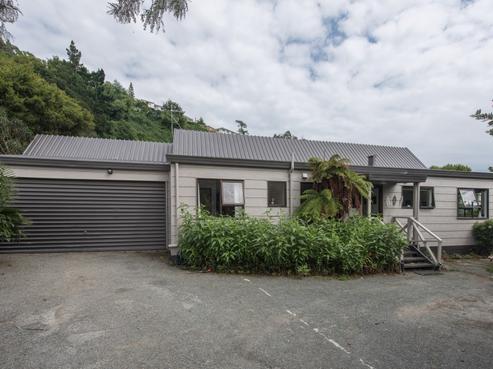 12 Westbrook Terrace, The Brook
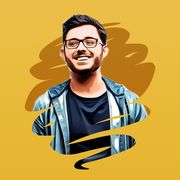 Malvin Kendrik's avatar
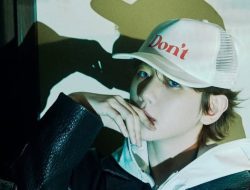 Baekhyun EXO Resmi Buka Tur Dunia Solo Perdana Lewat Konser di Seoul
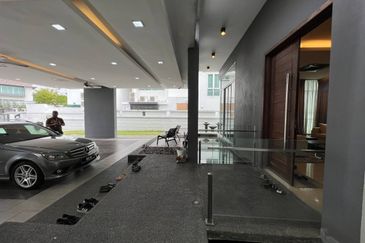 Seksyen 7, Shah Alam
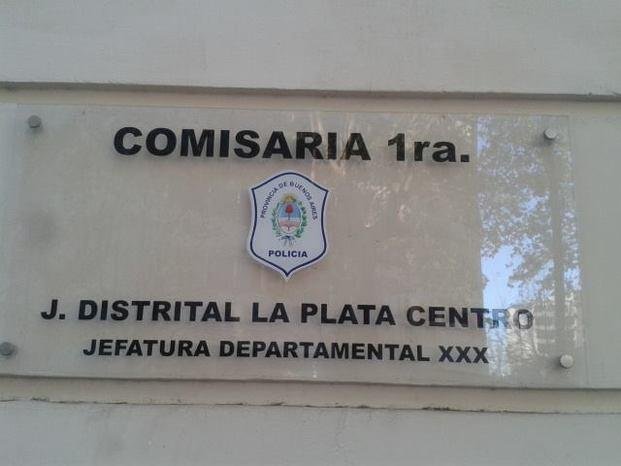 Tras asalto a familia de Garro: pasaron a disponibilidad a jefes de la comisaría Primera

■ **Work request**
Where an entry includes an image, leave that image out; otherwise, reproduce everything exactly.

■ **Answer section**
 12 Westbrook Terrace, The Brook
 Malvin Kendrik's avatar
 Baekhyun EXO Resmi Buka Tur Dunia Solo Perdana Lewat Konser di Seoul
 Seksyen 7, Shah Alam
 Tras asalto a familia de Garro: pasaron a disponibilidad a jefes de la comisaría Primera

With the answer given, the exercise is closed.